On the Road is a weekday feature spotlighting reader photo submissions. From the exotic to the familiar, whether you’re traveling or in your own backyard, we would love to see the world through your eyes.
This series was created by Alain Chamot (1971-2020) as a place to share our adventures and observations, no matter where we are.
This set includes a few from places outside Maine.
Driving east along the rim of the gulf of the Ashtabula River. Just after I stopped to take this picture I passed a house for sale with a sign that said “Open House Today.” The road was so beautiful, I almost stopped. But I did my eighteen years in Ohio, and though I love going back to see my family, I’m a New Englander now. I won’t say “Mainer” – there’s a rumor that you have to have been born here to claim that title.
This cemetery is just stunning in the fall. It includes this monument to the people who died in the Ashtabula River railroad disaster in 1876. Check out Wikipedia for the whole story.
The inscription on the base of the monument says, “To the memory of the unrecognized dead of the Ashtabula Bridge Disaster, whose remains are buried here.”
From the East Side boat landing, a view of the Kennebec River and the Sand Hill neighborhood, with St. Augustine’s church steeple as the centerpiece.

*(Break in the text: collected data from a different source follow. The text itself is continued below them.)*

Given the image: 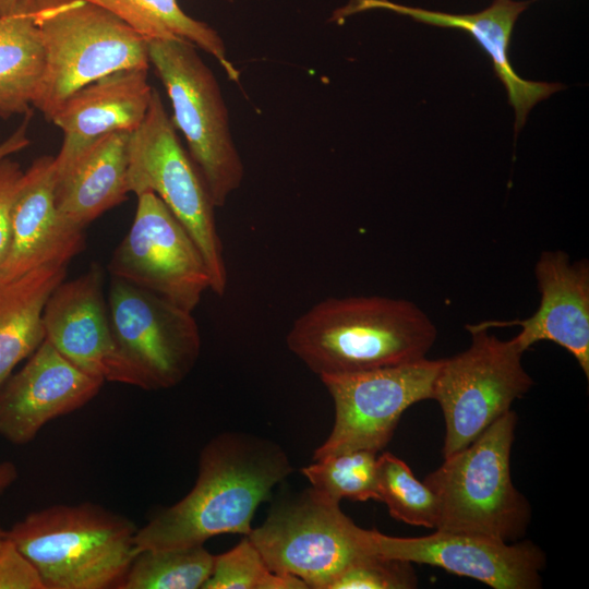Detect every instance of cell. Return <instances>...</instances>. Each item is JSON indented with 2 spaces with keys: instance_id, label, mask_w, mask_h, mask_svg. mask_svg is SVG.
<instances>
[{
  "instance_id": "cell-1",
  "label": "cell",
  "mask_w": 589,
  "mask_h": 589,
  "mask_svg": "<svg viewBox=\"0 0 589 589\" xmlns=\"http://www.w3.org/2000/svg\"><path fill=\"white\" fill-rule=\"evenodd\" d=\"M292 467L276 444L241 433L214 437L202 450L195 485L178 503L137 529L135 555L204 544L223 533L251 531V520Z\"/></svg>"
},
{
  "instance_id": "cell-2",
  "label": "cell",
  "mask_w": 589,
  "mask_h": 589,
  "mask_svg": "<svg viewBox=\"0 0 589 589\" xmlns=\"http://www.w3.org/2000/svg\"><path fill=\"white\" fill-rule=\"evenodd\" d=\"M437 329L416 303L383 296L326 298L292 323L288 349L318 376L426 358Z\"/></svg>"
},
{
  "instance_id": "cell-3",
  "label": "cell",
  "mask_w": 589,
  "mask_h": 589,
  "mask_svg": "<svg viewBox=\"0 0 589 589\" xmlns=\"http://www.w3.org/2000/svg\"><path fill=\"white\" fill-rule=\"evenodd\" d=\"M132 521L92 503L28 514L7 537L32 562L46 589L118 588L135 557Z\"/></svg>"
},
{
  "instance_id": "cell-4",
  "label": "cell",
  "mask_w": 589,
  "mask_h": 589,
  "mask_svg": "<svg viewBox=\"0 0 589 589\" xmlns=\"http://www.w3.org/2000/svg\"><path fill=\"white\" fill-rule=\"evenodd\" d=\"M45 50L33 106L47 120L81 87L112 72L148 69L147 39L84 0H26Z\"/></svg>"
},
{
  "instance_id": "cell-5",
  "label": "cell",
  "mask_w": 589,
  "mask_h": 589,
  "mask_svg": "<svg viewBox=\"0 0 589 589\" xmlns=\"http://www.w3.org/2000/svg\"><path fill=\"white\" fill-rule=\"evenodd\" d=\"M516 424L517 414L508 410L424 478L440 503L436 530L484 534L506 542L524 538L532 509L510 477Z\"/></svg>"
},
{
  "instance_id": "cell-6",
  "label": "cell",
  "mask_w": 589,
  "mask_h": 589,
  "mask_svg": "<svg viewBox=\"0 0 589 589\" xmlns=\"http://www.w3.org/2000/svg\"><path fill=\"white\" fill-rule=\"evenodd\" d=\"M148 57L171 101L176 129L188 143L215 207H223L244 178L219 84L192 43L147 40Z\"/></svg>"
},
{
  "instance_id": "cell-7",
  "label": "cell",
  "mask_w": 589,
  "mask_h": 589,
  "mask_svg": "<svg viewBox=\"0 0 589 589\" xmlns=\"http://www.w3.org/2000/svg\"><path fill=\"white\" fill-rule=\"evenodd\" d=\"M127 181L129 193L153 192L165 203L199 248L211 276V290L224 296L228 273L216 207L155 87L144 121L130 133Z\"/></svg>"
},
{
  "instance_id": "cell-8",
  "label": "cell",
  "mask_w": 589,
  "mask_h": 589,
  "mask_svg": "<svg viewBox=\"0 0 589 589\" xmlns=\"http://www.w3.org/2000/svg\"><path fill=\"white\" fill-rule=\"evenodd\" d=\"M247 537L271 570L294 576L313 589H329L348 566L376 553L371 530L357 526L339 502L312 486L272 507Z\"/></svg>"
},
{
  "instance_id": "cell-9",
  "label": "cell",
  "mask_w": 589,
  "mask_h": 589,
  "mask_svg": "<svg viewBox=\"0 0 589 589\" xmlns=\"http://www.w3.org/2000/svg\"><path fill=\"white\" fill-rule=\"evenodd\" d=\"M466 328L472 337L469 347L441 360L433 384L432 399L445 422L444 458L474 441L533 385L521 362L525 351L513 338Z\"/></svg>"
},
{
  "instance_id": "cell-10",
  "label": "cell",
  "mask_w": 589,
  "mask_h": 589,
  "mask_svg": "<svg viewBox=\"0 0 589 589\" xmlns=\"http://www.w3.org/2000/svg\"><path fill=\"white\" fill-rule=\"evenodd\" d=\"M107 304L118 349L137 387L169 388L189 375L201 352L192 312L116 277Z\"/></svg>"
},
{
  "instance_id": "cell-11",
  "label": "cell",
  "mask_w": 589,
  "mask_h": 589,
  "mask_svg": "<svg viewBox=\"0 0 589 589\" xmlns=\"http://www.w3.org/2000/svg\"><path fill=\"white\" fill-rule=\"evenodd\" d=\"M441 360L424 358L395 366L321 375L334 401L335 422L313 460L357 449L377 454L392 440L401 414L413 404L432 399Z\"/></svg>"
},
{
  "instance_id": "cell-12",
  "label": "cell",
  "mask_w": 589,
  "mask_h": 589,
  "mask_svg": "<svg viewBox=\"0 0 589 589\" xmlns=\"http://www.w3.org/2000/svg\"><path fill=\"white\" fill-rule=\"evenodd\" d=\"M137 196L130 230L116 248L111 277L152 291L193 312L211 276L205 261L184 227L153 192Z\"/></svg>"
},
{
  "instance_id": "cell-13",
  "label": "cell",
  "mask_w": 589,
  "mask_h": 589,
  "mask_svg": "<svg viewBox=\"0 0 589 589\" xmlns=\"http://www.w3.org/2000/svg\"><path fill=\"white\" fill-rule=\"evenodd\" d=\"M377 554L441 567L494 589H539L546 556L530 540L506 542L484 534L443 531L416 538L386 536L371 529Z\"/></svg>"
},
{
  "instance_id": "cell-14",
  "label": "cell",
  "mask_w": 589,
  "mask_h": 589,
  "mask_svg": "<svg viewBox=\"0 0 589 589\" xmlns=\"http://www.w3.org/2000/svg\"><path fill=\"white\" fill-rule=\"evenodd\" d=\"M41 318L45 338L79 369L104 382L136 386L115 339L98 265L60 283L49 296Z\"/></svg>"
},
{
  "instance_id": "cell-15",
  "label": "cell",
  "mask_w": 589,
  "mask_h": 589,
  "mask_svg": "<svg viewBox=\"0 0 589 589\" xmlns=\"http://www.w3.org/2000/svg\"><path fill=\"white\" fill-rule=\"evenodd\" d=\"M103 384L45 338L0 388V436L17 445L31 442L47 422L92 400Z\"/></svg>"
},
{
  "instance_id": "cell-16",
  "label": "cell",
  "mask_w": 589,
  "mask_h": 589,
  "mask_svg": "<svg viewBox=\"0 0 589 589\" xmlns=\"http://www.w3.org/2000/svg\"><path fill=\"white\" fill-rule=\"evenodd\" d=\"M55 157L41 156L24 171L11 213V239L0 285L34 269L67 265L85 247L84 229L65 220L55 202Z\"/></svg>"
},
{
  "instance_id": "cell-17",
  "label": "cell",
  "mask_w": 589,
  "mask_h": 589,
  "mask_svg": "<svg viewBox=\"0 0 589 589\" xmlns=\"http://www.w3.org/2000/svg\"><path fill=\"white\" fill-rule=\"evenodd\" d=\"M534 275L540 292V304L533 315L525 320L484 321L474 328L520 326L513 337L526 351L541 340L553 341L566 349L589 378V263L570 261L562 251H543Z\"/></svg>"
},
{
  "instance_id": "cell-18",
  "label": "cell",
  "mask_w": 589,
  "mask_h": 589,
  "mask_svg": "<svg viewBox=\"0 0 589 589\" xmlns=\"http://www.w3.org/2000/svg\"><path fill=\"white\" fill-rule=\"evenodd\" d=\"M531 1L493 0L486 9L471 14H454L409 7L389 0H349L335 12L340 21L366 10L382 9L413 19L417 22L458 28L467 32L490 57L495 74L504 84L508 103L515 111V131L525 124L529 111L540 101L563 88L557 83L534 82L520 77L508 56L510 36L519 15Z\"/></svg>"
},
{
  "instance_id": "cell-19",
  "label": "cell",
  "mask_w": 589,
  "mask_h": 589,
  "mask_svg": "<svg viewBox=\"0 0 589 589\" xmlns=\"http://www.w3.org/2000/svg\"><path fill=\"white\" fill-rule=\"evenodd\" d=\"M148 69H125L74 92L51 118L63 133L55 172L64 170L91 143L109 133L135 131L153 95Z\"/></svg>"
},
{
  "instance_id": "cell-20",
  "label": "cell",
  "mask_w": 589,
  "mask_h": 589,
  "mask_svg": "<svg viewBox=\"0 0 589 589\" xmlns=\"http://www.w3.org/2000/svg\"><path fill=\"white\" fill-rule=\"evenodd\" d=\"M129 139L128 132L100 136L64 170L55 172V202L65 220L84 229L127 200Z\"/></svg>"
},
{
  "instance_id": "cell-21",
  "label": "cell",
  "mask_w": 589,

Old Fort Western, which is on the east side of the river. Picture taken from Water Street on the west side.
I spent a work week each month in Cambridge for many years, and there were lots of gems like this. I loved visiting Cambridge in the spring, too, because of all the blooming trees and little gardens. Where I live it’s too cold for dogwoods, among other things. A friend of mine who gardens, when asked what grows well in Maine, said, deadpan, “daisies.” I would add lilacs and maple trees. Well, and white pines.
My theory (I always have a theory) is that the early European settlers planted maple trees along the roadways and in their dooryards (the Maine term) for sugaring, and lilacs because they’re hardy enough not to need a lot of care, even in the harsh climate. Daisies grow themselves.
My front yard, back when the old maples were still standing.
In my yard again, several years ago. These trees were so beautiful. I used to think of them as sentinels, and without them we’re undefended. At least I’m glad I got a lot of pictures of them.
A bit of the field behind my house. Like the birches in the previous set, the blueberry patch always provides some late color, when most everything else is drab and bare.